Okay sie gehören zur Runde dazu, aber sind alle im Bereich des Hohen Gras zu finden oder gibt es noch mehr? Zum Charakter eines Trailparks passen die recht gut zu dem, was noch entstehen soll, dazu. Gerade  der Trail vom Uhlenstein in nordwestlicher Richtung parallel zur Straße gefällt mir sehr gut. 



onkel_c schrieb:


> das dürfte so erstmal schwierig werden, da das hess. Forstgesetz dieses zulässt. Ohne eine amtliche Sperrung (Verbot) wird das nichts. Und ohne Grund keine Sperrung. Nur weil am hohen Gras ein paar Meter bikerfreundliches Gelände dann ist, wird als Grund kaum ausreichen!


Ich hoffe, dass Du Recht behalten wirst. In der Berichterstattung ist schon immer von illegalen Strecken *und* den schützenswerten Osthängen die Rede. 

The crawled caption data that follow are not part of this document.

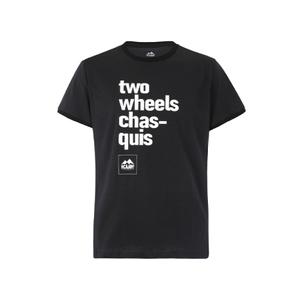 ia-urbano-002-organic-cotton-t-shirt-inca-army-chasqui-180-black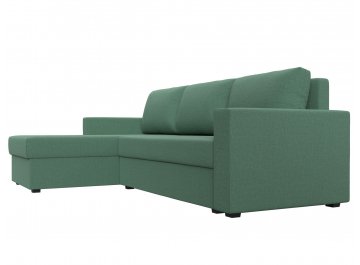 Диван угловой Траумберг Лайт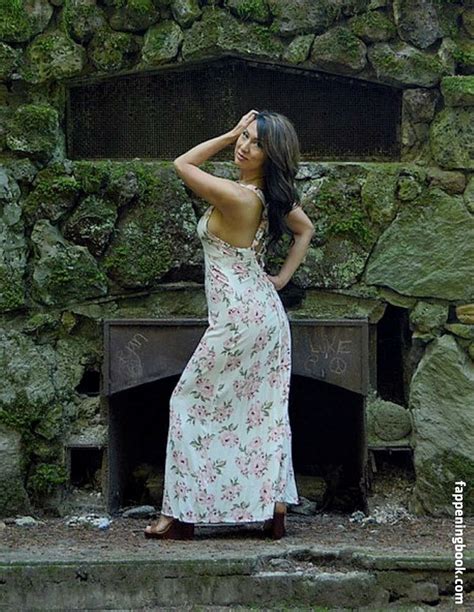 Christy Lee Christylee Cristylee09 Nude OnlyFans Leaks Fappening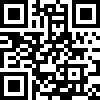 https://tazenews.com/x6mzH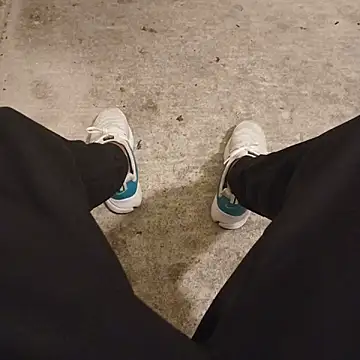 casper0303 online show from 10-25-25, 01:45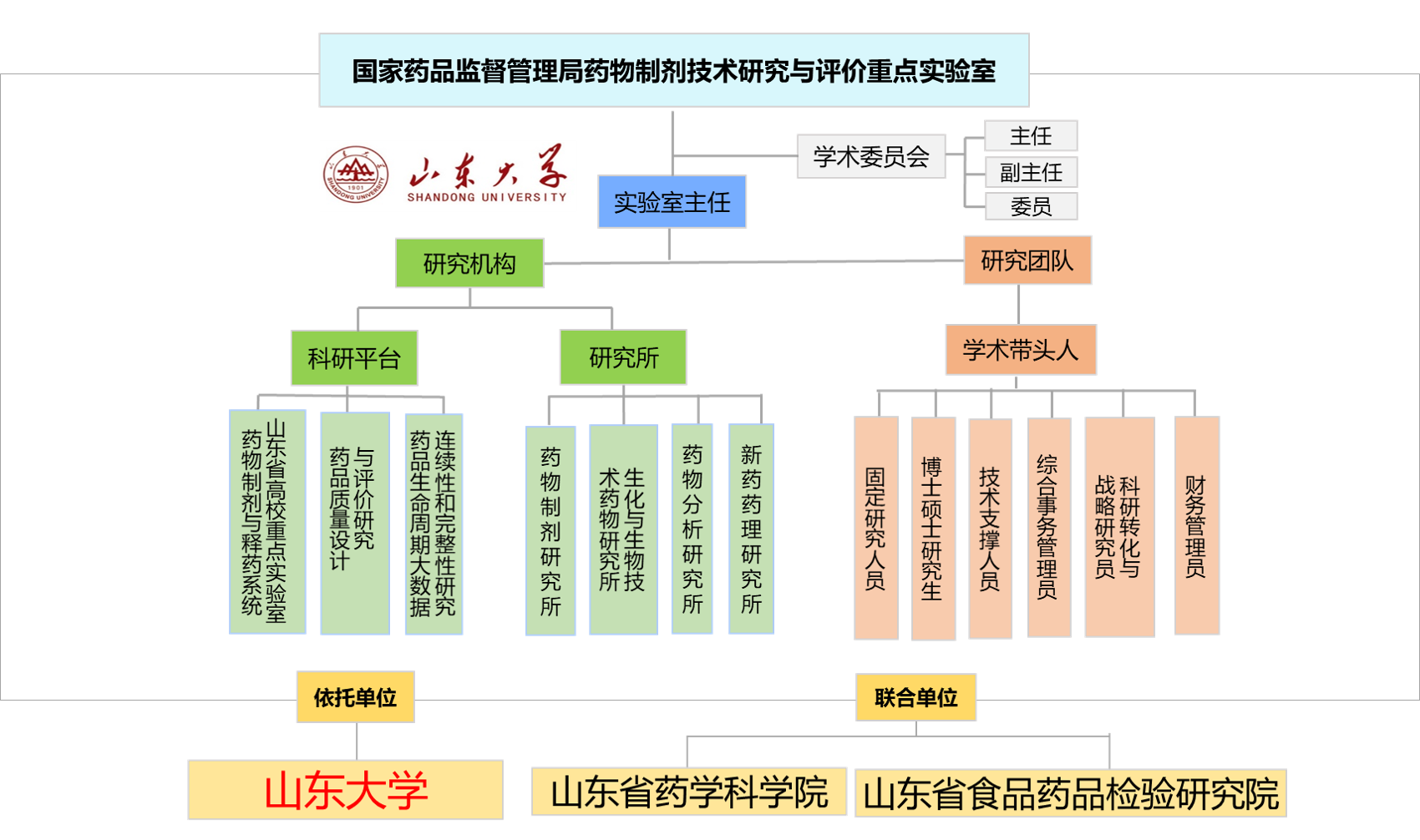 盘点2024最新禁止生产药品：政策解读及行业影响深度分析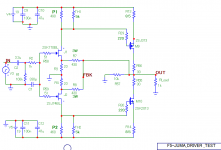 F5-juma_type_driver_test.png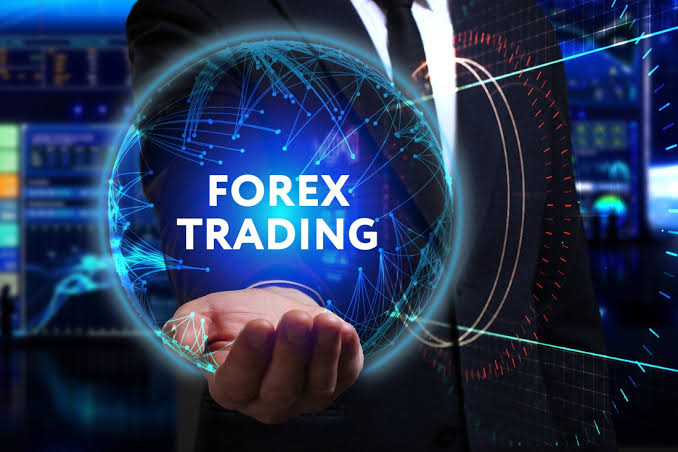 Mastering the Forex Currency Market Strategies for Success 1902207344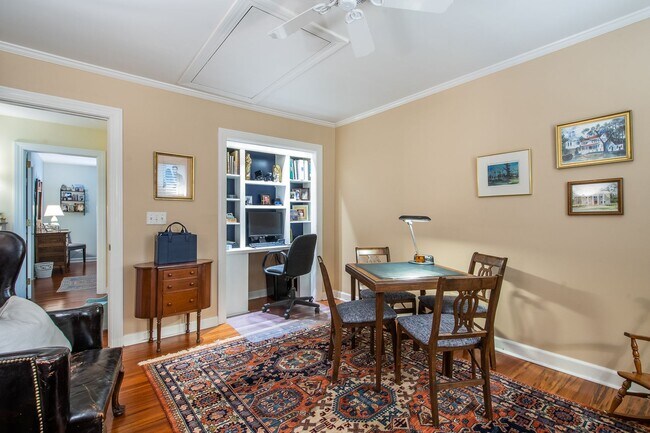 Building Photo - Immaculate Snee Farm Townhome for Rent!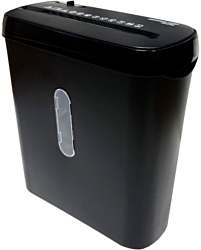 Уничтожитель документов Office-Kit S26 (5.8)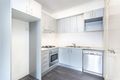 Property photo of 32/17-19 Macarthur Street Ultimo NSW 2007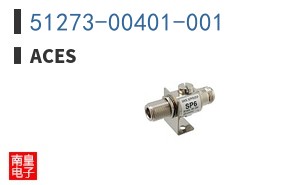 51273-00401-001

"Das Fahren auf illegal angelegten Trails im Bereich des Bergparks und den besonders sensiblen Osthängen – vom Ahnegraben bis zum Hirzstein – soll unterbunden werden." 









						Naturpark Kassel: Endlich Skilift und legale Trails für Mountainbike-Fans
					

Im Naturpark Kassel entsteht im Habichtswald ein Paradies für Mountainbike-Begeisterte – zwölf Jahre hat es von der Idee bis zur Umsetzung gedauert.




					www.hna.de
				







onkel_c schrieb:


> Ja, es ist schön, dass sich endlich was bewegt. Die Frage ist nur WAS. Meiner Meinung braucht es gerade auch längere Naturtrails. Auf der Rückseite Richtung Ehlen gäbe es Möglichkeiten. Allein Hohes Gras mit dem was aufgezeigt wurde, dürfte kaum dauerhaft erfolgreich sein.


Naturtrails sind für mich das A&O. Auf der Trailmap dann zu sehen, dass gerade der schwere Singletrail zur Hälfte direkt neben der Liftspur auf der Wiese verläuft, weckt bei mir keine Begeisterung.


----------



## BennyISG (20. Dezember 2022)

Ne bisher gibt es meines wissens nach nicht mehr Trails. Es sollen aber noch mehr entstehen um die alte XC Runde um das Habichtsspiel interessanter zu machen. Mit dem Trailpark Projekten (um den lift) hat das wie gesagt nichts zu tun. 

Ja die Osthänge scheinen im Fokus zu sein aber die sind halt für die Stadtbewohner für die Feierabendrunde am interessantesten. Hier muss also auch was geschaffen werden um illegalen trailbau zu verhindern.


----------